THE EXERCISE: Leave the pictures out and reproduce, exactly, the lines from the one with "Which appears to" through the end of the entries below.

[Spatial question entries]
━━━━━━

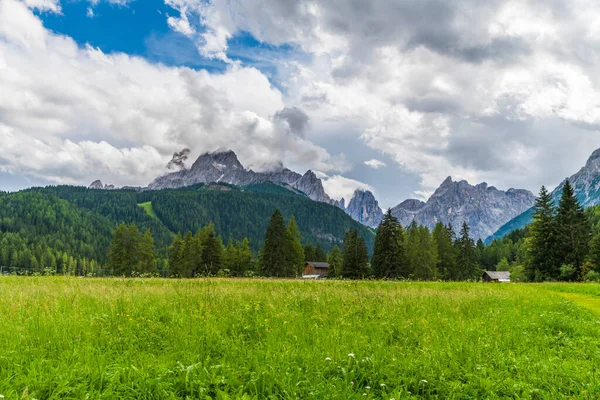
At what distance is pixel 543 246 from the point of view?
162 feet

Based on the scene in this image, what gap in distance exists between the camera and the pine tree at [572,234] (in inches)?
1834

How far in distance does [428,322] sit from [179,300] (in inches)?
277

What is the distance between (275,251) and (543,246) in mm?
40344

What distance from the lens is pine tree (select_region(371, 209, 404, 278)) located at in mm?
58469

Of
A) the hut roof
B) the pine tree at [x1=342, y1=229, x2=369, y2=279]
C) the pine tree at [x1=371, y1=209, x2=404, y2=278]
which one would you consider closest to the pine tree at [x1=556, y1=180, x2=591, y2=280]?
the pine tree at [x1=371, y1=209, x2=404, y2=278]

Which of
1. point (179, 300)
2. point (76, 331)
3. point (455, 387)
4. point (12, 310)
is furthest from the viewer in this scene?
point (179, 300)

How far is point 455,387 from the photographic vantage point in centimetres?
528

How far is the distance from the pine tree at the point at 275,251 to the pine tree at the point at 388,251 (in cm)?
1604

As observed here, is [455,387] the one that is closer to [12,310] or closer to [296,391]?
[296,391]

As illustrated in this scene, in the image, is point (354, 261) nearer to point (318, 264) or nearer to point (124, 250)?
point (124, 250)

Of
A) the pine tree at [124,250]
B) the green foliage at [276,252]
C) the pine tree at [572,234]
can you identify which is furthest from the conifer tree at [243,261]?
the pine tree at [572,234]

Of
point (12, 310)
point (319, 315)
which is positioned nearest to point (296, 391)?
point (319, 315)

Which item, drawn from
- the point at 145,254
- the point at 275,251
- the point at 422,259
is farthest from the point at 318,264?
the point at 145,254

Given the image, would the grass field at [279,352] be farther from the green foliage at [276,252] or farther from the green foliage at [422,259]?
the green foliage at [422,259]
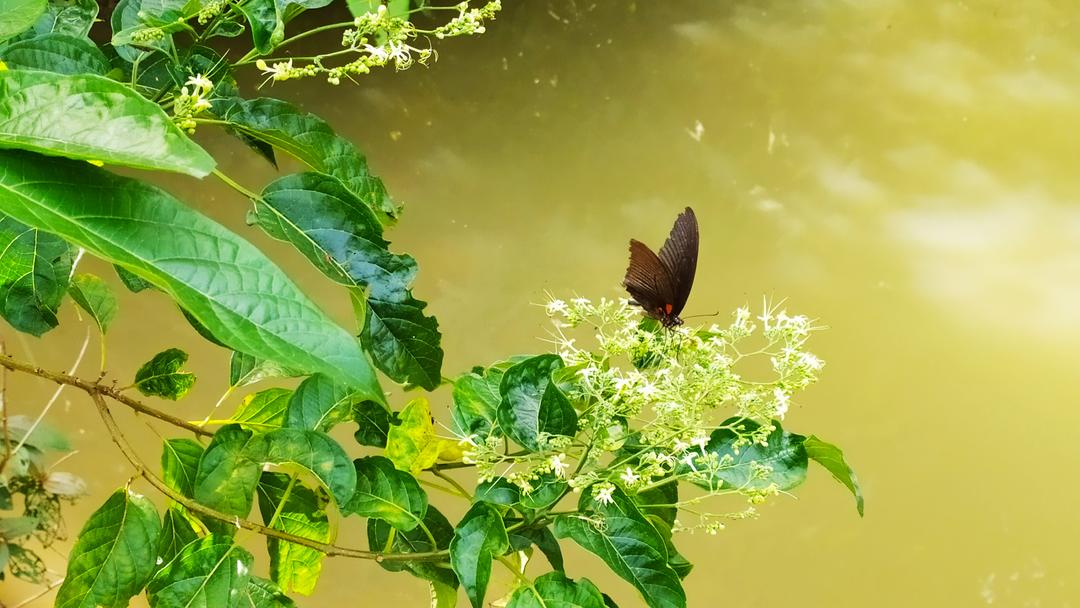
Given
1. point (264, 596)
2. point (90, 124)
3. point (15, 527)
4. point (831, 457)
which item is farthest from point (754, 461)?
point (15, 527)

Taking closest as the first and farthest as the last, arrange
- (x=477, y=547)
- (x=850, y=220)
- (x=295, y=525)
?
(x=477, y=547), (x=295, y=525), (x=850, y=220)

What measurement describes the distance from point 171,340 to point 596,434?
3.48ft

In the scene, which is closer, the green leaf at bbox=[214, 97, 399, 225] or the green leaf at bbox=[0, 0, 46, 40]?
the green leaf at bbox=[0, 0, 46, 40]

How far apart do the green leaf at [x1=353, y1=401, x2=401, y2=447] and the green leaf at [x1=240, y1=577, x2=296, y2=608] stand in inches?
4.5

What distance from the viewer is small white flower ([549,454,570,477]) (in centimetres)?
50

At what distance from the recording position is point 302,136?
0.53 meters

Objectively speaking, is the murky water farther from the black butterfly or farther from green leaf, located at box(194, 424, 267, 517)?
green leaf, located at box(194, 424, 267, 517)

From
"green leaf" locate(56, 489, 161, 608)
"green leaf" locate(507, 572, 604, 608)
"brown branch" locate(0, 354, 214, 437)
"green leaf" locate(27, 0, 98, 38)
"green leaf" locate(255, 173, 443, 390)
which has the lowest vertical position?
"green leaf" locate(56, 489, 161, 608)

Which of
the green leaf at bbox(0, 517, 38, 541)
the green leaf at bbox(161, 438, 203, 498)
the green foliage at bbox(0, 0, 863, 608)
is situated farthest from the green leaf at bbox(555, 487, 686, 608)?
the green leaf at bbox(0, 517, 38, 541)

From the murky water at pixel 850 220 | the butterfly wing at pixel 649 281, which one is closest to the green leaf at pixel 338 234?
the butterfly wing at pixel 649 281

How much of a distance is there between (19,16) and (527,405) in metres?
0.30

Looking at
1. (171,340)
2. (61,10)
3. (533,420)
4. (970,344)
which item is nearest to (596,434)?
(533,420)

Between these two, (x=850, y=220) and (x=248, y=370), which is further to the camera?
(x=850, y=220)

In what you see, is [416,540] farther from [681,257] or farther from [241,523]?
[681,257]
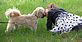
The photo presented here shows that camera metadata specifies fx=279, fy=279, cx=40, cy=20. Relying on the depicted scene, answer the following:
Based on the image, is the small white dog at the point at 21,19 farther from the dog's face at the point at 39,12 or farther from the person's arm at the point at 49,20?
the person's arm at the point at 49,20

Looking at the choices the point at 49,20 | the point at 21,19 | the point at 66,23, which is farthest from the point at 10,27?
the point at 66,23

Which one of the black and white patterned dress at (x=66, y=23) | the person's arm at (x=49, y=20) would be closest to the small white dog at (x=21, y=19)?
the person's arm at (x=49, y=20)

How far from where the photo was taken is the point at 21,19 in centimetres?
572

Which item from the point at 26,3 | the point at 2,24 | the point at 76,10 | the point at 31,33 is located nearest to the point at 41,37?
the point at 31,33

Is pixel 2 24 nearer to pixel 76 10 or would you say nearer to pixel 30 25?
pixel 30 25

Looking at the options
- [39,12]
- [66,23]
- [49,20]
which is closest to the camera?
[66,23]

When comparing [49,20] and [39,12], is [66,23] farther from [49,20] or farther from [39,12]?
[39,12]

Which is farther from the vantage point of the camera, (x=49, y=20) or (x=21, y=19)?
(x=49, y=20)

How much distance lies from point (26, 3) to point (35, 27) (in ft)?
10.9

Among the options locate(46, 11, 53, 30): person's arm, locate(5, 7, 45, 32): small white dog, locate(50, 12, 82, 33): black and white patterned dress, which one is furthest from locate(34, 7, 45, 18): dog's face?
locate(50, 12, 82, 33): black and white patterned dress

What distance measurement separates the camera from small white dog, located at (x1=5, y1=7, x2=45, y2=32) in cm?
571

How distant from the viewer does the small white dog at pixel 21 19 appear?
5.71 m

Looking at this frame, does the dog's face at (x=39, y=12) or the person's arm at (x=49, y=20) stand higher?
the dog's face at (x=39, y=12)

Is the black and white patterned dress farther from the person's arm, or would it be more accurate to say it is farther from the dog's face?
the dog's face
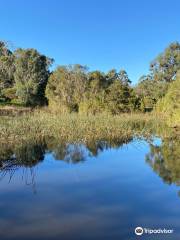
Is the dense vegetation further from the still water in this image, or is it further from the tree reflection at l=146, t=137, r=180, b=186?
the still water

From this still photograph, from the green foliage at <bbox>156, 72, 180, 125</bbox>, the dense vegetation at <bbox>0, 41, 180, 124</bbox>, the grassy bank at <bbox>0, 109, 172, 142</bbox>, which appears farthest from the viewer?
the dense vegetation at <bbox>0, 41, 180, 124</bbox>

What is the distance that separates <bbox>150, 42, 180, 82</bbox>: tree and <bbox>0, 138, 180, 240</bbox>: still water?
126 feet

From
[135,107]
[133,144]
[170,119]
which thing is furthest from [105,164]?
[135,107]

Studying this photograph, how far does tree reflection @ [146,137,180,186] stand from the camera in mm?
8680

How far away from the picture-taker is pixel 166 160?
1074 cm

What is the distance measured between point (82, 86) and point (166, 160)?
24114mm

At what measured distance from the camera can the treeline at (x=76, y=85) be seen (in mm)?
29125

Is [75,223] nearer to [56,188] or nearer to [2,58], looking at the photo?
[56,188]

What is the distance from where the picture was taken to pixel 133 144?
14969 mm

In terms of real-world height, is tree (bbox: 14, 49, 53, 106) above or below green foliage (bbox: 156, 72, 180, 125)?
above

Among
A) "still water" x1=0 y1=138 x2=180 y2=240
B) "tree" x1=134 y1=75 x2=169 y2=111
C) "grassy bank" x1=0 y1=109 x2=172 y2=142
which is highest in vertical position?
"tree" x1=134 y1=75 x2=169 y2=111

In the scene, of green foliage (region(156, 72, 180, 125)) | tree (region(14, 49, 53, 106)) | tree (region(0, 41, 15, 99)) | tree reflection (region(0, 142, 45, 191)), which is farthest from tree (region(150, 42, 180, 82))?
tree reflection (region(0, 142, 45, 191))

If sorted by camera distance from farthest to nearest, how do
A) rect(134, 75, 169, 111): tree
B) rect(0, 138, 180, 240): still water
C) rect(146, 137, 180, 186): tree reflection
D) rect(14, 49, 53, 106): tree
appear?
rect(134, 75, 169, 111): tree < rect(14, 49, 53, 106): tree < rect(146, 137, 180, 186): tree reflection < rect(0, 138, 180, 240): still water

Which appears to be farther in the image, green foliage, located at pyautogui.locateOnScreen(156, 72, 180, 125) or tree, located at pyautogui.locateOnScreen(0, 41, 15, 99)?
tree, located at pyautogui.locateOnScreen(0, 41, 15, 99)
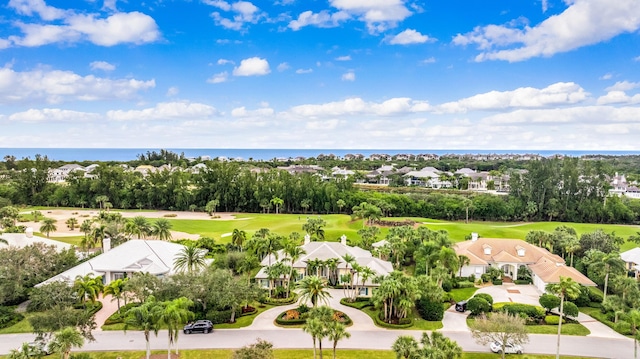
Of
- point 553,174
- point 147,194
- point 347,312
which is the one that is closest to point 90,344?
point 347,312

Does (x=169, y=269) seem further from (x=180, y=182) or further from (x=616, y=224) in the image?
(x=616, y=224)

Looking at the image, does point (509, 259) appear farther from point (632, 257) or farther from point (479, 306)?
point (479, 306)

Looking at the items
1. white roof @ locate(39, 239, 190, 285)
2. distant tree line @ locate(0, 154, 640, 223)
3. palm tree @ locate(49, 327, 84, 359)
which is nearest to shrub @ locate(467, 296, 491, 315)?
white roof @ locate(39, 239, 190, 285)

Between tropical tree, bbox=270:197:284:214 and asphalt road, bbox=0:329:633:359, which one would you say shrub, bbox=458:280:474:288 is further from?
tropical tree, bbox=270:197:284:214

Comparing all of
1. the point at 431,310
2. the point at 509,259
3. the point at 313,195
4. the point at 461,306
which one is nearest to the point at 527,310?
the point at 461,306

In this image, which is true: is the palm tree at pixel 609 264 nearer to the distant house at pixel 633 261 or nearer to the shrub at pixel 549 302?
the shrub at pixel 549 302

━━━━━━

THE SOLUTION:
Which appears to be farther in the image, green foliage, located at pyautogui.locateOnScreen(156, 72, 180, 125) or tree, located at pyautogui.locateOnScreen(0, 41, 15, 99)?
tree, located at pyautogui.locateOnScreen(0, 41, 15, 99)
Of
- point 553,174
- point 147,194
- point 347,312
which is the one that is closest to point 90,344?
point 347,312

Does (x=169, y=269) seem further from (x=180, y=182) or further from (x=616, y=224) in the image?
(x=616, y=224)

Looking at the image, does point (509, 259) appear farther from point (632, 257) or farther from point (479, 306)?
point (479, 306)

Looking at the items
1. white roof @ locate(39, 239, 190, 285)
2. distant tree line @ locate(0, 154, 640, 223)
3. palm tree @ locate(49, 327, 84, 359)
which is nearest to shrub @ locate(467, 296, 491, 315)?
white roof @ locate(39, 239, 190, 285)

Between tropical tree, bbox=270:197:284:214 and asphalt road, bbox=0:329:633:359, which one would you say shrub, bbox=458:280:474:288 is further from?
tropical tree, bbox=270:197:284:214

Comparing all of
1. the point at 431,310
2. the point at 509,259
3. the point at 313,195
4. the point at 461,306
which one is nearest to the point at 527,310?
the point at 461,306

In this image, which is true: is the palm tree at pixel 609 264 nearer to the distant house at pixel 633 261 or nearer to the shrub at pixel 549 302?
the shrub at pixel 549 302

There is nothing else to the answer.